**Task prompt**
Please copy every one of the rows below word for word, changing nothing in any line.

(begin)

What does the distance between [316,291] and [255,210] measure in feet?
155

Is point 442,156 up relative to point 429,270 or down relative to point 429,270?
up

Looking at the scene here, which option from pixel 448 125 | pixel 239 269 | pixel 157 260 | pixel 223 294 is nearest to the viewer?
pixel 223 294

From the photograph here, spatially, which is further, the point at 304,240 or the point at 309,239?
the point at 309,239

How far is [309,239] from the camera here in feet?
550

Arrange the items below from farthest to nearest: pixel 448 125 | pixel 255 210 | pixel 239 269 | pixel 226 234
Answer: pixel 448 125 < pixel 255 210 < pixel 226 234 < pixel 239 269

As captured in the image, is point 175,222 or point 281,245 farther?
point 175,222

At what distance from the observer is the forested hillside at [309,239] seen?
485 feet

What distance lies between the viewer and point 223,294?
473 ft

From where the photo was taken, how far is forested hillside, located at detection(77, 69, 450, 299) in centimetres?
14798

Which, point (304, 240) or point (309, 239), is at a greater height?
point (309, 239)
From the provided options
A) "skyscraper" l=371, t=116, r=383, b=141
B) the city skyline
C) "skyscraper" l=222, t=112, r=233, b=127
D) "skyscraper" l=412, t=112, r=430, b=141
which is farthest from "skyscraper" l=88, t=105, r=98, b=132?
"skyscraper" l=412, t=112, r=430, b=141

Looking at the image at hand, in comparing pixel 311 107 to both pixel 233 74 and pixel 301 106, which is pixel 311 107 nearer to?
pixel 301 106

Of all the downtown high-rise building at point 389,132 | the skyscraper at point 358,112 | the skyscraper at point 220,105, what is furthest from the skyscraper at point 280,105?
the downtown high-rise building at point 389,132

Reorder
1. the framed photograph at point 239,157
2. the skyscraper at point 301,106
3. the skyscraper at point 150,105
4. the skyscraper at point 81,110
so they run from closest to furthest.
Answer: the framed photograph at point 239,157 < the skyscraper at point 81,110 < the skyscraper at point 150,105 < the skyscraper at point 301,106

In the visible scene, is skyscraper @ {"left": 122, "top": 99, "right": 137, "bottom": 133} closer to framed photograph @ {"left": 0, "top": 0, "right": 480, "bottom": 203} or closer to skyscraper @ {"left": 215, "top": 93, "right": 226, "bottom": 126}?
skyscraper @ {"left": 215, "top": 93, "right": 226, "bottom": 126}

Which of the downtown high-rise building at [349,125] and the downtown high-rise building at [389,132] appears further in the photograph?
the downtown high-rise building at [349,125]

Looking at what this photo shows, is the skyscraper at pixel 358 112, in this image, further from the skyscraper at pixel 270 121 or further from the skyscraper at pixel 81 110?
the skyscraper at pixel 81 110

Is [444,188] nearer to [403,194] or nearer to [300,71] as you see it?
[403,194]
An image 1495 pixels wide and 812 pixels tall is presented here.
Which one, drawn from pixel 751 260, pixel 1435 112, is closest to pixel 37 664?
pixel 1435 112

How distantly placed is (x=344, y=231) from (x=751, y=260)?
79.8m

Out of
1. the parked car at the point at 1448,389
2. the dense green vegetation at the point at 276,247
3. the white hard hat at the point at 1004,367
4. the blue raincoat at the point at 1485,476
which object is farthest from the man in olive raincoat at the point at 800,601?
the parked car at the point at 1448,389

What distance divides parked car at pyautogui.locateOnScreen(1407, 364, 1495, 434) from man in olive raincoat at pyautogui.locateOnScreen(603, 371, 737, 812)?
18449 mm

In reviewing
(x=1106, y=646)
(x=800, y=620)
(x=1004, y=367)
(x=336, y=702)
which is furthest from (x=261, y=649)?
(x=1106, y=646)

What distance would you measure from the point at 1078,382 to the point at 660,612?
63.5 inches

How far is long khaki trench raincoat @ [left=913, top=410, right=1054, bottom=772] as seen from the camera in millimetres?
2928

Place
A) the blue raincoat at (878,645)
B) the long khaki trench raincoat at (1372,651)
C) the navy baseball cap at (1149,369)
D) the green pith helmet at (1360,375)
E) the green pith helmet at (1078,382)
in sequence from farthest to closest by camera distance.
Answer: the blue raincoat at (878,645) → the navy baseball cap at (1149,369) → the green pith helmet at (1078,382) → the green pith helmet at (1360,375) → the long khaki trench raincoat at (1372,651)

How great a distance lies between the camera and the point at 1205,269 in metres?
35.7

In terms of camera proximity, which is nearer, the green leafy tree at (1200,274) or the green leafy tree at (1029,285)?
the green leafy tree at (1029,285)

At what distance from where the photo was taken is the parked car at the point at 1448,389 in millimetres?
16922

(end)

**Exercise solution**
What does the distance between [316,291] and [255,210] measure in feet?
155

Is point 442,156 up relative to point 429,270 or down relative to point 429,270?
up

Looking at the scene here, which option from pixel 448 125 | pixel 239 269 | pixel 157 260 | pixel 223 294 is nearest to the viewer?
pixel 223 294

From the photograph here, spatially, which is further, the point at 304,240 or the point at 309,239?
the point at 309,239

How far is [309,239] from the camera here in feet?
550

Arrange the items below from farthest to nearest: pixel 448 125 | pixel 255 210 | pixel 239 269 | pixel 226 234
Answer: pixel 448 125 < pixel 255 210 < pixel 226 234 < pixel 239 269

As captured in the image, is point 175,222 or point 281,245 farther?
point 175,222

At what distance from the observer is the forested hillside at [309,239] seen?
485 feet

What distance lies between the viewer and point 223,294?
473 ft

From where the photo was taken, how far is forested hillside, located at detection(77, 69, 450, 299) in centimetres?
14798

Which, point (304, 240) or point (309, 239), is at a greater height?
point (309, 239)
From the provided options
A) "skyscraper" l=371, t=116, r=383, b=141
B) the city skyline
C) "skyscraper" l=222, t=112, r=233, b=127
D) "skyscraper" l=412, t=112, r=430, b=141
which is farthest from "skyscraper" l=88, t=105, r=98, b=132?
"skyscraper" l=412, t=112, r=430, b=141

Looking at the image at hand, in comparing pixel 311 107 to both pixel 233 74 and pixel 301 106, which is pixel 311 107 nearer to?
pixel 301 106

Of all the downtown high-rise building at point 389,132 | the skyscraper at point 358,112 | the skyscraper at point 220,105, what is furthest from the skyscraper at point 280,105?
the downtown high-rise building at point 389,132

Reorder
1. the framed photograph at point 239,157
2. the skyscraper at point 301,106
3. the skyscraper at point 150,105
4. the skyscraper at point 81,110
so they run from closest to furthest.
Answer: the framed photograph at point 239,157 < the skyscraper at point 81,110 < the skyscraper at point 150,105 < the skyscraper at point 301,106

In the visible scene, is skyscraper @ {"left": 122, "top": 99, "right": 137, "bottom": 133} closer to framed photograph @ {"left": 0, "top": 0, "right": 480, "bottom": 203} or closer to skyscraper @ {"left": 215, "top": 93, "right": 226, "bottom": 126}?
skyscraper @ {"left": 215, "top": 93, "right": 226, "bottom": 126}

Which of the downtown high-rise building at [349,125] and the downtown high-rise building at [389,132] appears further in the photograph?
the downtown high-rise building at [349,125]

Looking at what this photo shows, is the skyscraper at pixel 358 112, in this image, further from the skyscraper at pixel 270 121 or further from the skyscraper at pixel 81 110?
the skyscraper at pixel 81 110

Is [444,188] nearer to [403,194] or nearer to [300,71] as you see it?
[403,194]
An image 1495 pixels wide and 812 pixels tall is presented here.
Which one, drawn from pixel 751 260, pixel 1435 112, is closest to pixel 37 664?
pixel 1435 112

How distantly placed is (x=344, y=231) from (x=751, y=260)?
79.8m

Out of
1. the parked car at the point at 1448,389
2. the dense green vegetation at the point at 276,247
3. the white hard hat at the point at 1004,367
4. the blue raincoat at the point at 1485,476
which object is farthest from the man in olive raincoat at the point at 800,601?
the parked car at the point at 1448,389

What distance divides parked car at pyautogui.locateOnScreen(1407, 364, 1495, 434) from man in olive raincoat at pyautogui.locateOnScreen(603, 371, 737, 812)?
18449 mm

In reviewing
(x=1106, y=646)
(x=800, y=620)
(x=1004, y=367)
(x=336, y=702)
which is furthest from (x=261, y=649)?
(x=1106, y=646)

What distance would you measure from the point at 1078,382 to the point at 660,612?
63.5 inches

How far is long khaki trench raincoat @ [left=913, top=410, right=1054, bottom=772] as seen from the camera in millimetres?
2928

Place
A) the blue raincoat at (878,645)
B) the long khaki trench raincoat at (1372,651)
C) the navy baseball cap at (1149,369)
D) the green pith helmet at (1360,375)
E) the green pith helmet at (1078,382)
in sequence from farthest to closest by camera distance.
Answer: the blue raincoat at (878,645) → the navy baseball cap at (1149,369) → the green pith helmet at (1078,382) → the green pith helmet at (1360,375) → the long khaki trench raincoat at (1372,651)

How great a distance lies between the camera and the point at 1205,269 in metres?
35.7

In terms of camera proximity, which is nearer, the green leafy tree at (1200,274) or the green leafy tree at (1029,285)?
the green leafy tree at (1029,285)

At what distance from where the photo was taken is the parked car at the point at 1448,389 in millimetres?
16922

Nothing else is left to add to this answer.